Why is there lightning? Why is the sky blue? Why is it limitless? Why is only the crow black? Why not other birds? Who created these birds? Sometimes these questions children ask can be irritating. But their curious minds cannot take just data for an answer. You cannot tell them the bird variety, the species and genus—it becomes boring for them. You will find textbooks that just give the wingspan, the height, the weight and other such details to describe birds. Children find it hard to engage with this. However, if you tell them a story and then tell them the facts, they will be more interested. The story will attract them and transmit the facts into their mind. They have very imaginative minds. They can see the story happen. Once they visualize the story, it stays with them for a lifetime. In fact, in the epics, they say that people have remembered stories across janmas or births.
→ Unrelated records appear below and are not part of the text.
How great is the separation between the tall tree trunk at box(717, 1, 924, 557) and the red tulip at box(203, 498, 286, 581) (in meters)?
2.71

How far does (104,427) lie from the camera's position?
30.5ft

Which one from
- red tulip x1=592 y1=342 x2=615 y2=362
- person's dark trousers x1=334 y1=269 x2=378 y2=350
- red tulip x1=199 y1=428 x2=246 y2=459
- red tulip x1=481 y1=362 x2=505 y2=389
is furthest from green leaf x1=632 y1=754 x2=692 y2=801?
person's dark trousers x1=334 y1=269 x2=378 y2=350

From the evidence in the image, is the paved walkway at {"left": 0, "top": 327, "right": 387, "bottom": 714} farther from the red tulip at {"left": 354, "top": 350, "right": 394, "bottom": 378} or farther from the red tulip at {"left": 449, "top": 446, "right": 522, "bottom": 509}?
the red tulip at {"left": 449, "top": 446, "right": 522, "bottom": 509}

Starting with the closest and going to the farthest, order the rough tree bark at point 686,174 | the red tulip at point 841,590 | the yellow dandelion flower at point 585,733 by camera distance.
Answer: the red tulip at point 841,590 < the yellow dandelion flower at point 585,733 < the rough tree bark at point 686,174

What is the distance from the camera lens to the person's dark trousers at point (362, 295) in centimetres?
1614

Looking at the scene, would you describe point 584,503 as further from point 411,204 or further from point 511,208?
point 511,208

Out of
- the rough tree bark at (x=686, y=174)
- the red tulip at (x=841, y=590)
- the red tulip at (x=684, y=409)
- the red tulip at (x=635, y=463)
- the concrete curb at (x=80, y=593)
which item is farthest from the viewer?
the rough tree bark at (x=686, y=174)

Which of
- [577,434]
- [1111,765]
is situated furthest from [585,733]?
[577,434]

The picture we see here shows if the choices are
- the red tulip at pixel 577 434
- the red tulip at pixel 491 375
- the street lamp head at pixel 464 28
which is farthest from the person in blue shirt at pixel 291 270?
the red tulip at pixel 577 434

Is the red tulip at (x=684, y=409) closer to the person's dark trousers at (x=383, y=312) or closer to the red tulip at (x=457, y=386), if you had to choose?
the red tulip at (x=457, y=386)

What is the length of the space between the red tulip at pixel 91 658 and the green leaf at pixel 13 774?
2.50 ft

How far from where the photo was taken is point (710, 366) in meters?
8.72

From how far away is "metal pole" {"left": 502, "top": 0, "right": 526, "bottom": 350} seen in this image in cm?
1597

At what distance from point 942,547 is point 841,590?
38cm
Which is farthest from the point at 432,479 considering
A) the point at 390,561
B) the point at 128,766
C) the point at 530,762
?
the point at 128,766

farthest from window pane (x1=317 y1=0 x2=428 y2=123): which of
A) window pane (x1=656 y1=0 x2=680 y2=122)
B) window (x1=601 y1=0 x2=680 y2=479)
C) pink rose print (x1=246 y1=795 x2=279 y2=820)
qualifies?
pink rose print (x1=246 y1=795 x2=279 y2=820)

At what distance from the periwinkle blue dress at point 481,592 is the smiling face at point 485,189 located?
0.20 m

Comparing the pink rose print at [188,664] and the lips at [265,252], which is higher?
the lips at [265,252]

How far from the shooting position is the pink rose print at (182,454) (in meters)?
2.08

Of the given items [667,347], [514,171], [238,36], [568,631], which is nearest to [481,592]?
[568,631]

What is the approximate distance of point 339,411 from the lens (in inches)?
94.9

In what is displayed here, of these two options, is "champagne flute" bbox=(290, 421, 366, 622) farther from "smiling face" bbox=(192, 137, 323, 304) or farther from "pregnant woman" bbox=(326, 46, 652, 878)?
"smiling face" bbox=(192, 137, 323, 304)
Stories look seemingly very light, but they are very powerful because they can shape the mindset of children. When those curious minds are open and fresh, a story can be the best tool to impart knowledge. They will listen and learn at the same time.
Why is it important for parents to tell stories to children?
One of the things we have in our culture is the ‘neti neti theory’, which states that ‘what is not, is’. So, let us remove all that is negative. Suppose I am a parent, and I attend a storytelling course to learn how to tell stories to my child. At the end of the course, if I still sit down with my child but my tone is harsh, will the child respond well? I shout, “Sit down, I’m going to tell you a story! How long have I been saying this! You should like stories!” My tone is very aggressive, it is advisory, and it is full of expectations. These are all things you should remove. No comparison, no expectations, no severity. Don’t ask them, “Have you learnt something from this?” No morals. Just tell them a story. No fringes, no outer ring road, no inner ring road (laughs). Just tell them a story. If they haven’t listened, it's fine. Something would still have registered in their minds.
This happens with music, for instance. If there is music playing in the background, you don’t have to know what the raga is or who is playing, but after many years, you will still remember the song. I recently asked my mother after 35 years about the song she used to play when I was little. Stories, too, work the same way. So, just tell your child a story. Tell it sincerely, with all your heart.
How can parents equip themselves to tell stories?
Children love animation. So, add a little voice modulation, bring the characters alive. You cannot tell them stories the same way you talk to other adults. You have to add in more expressions, actions, voice and sounds. If you know music, sing along. Sing your story, make a poem of it.
And you must read! It is very, very, very important. If you don’t read, you can’t get stories. Read at least one page a day. Children love to imitate what you do. If you read, they will read. So, at least pretend to read. Open a book. Keep books around you. This way children will at least dabble with the books and smell them. I believe that this makes a difference. Reading definitely broadens the horizon.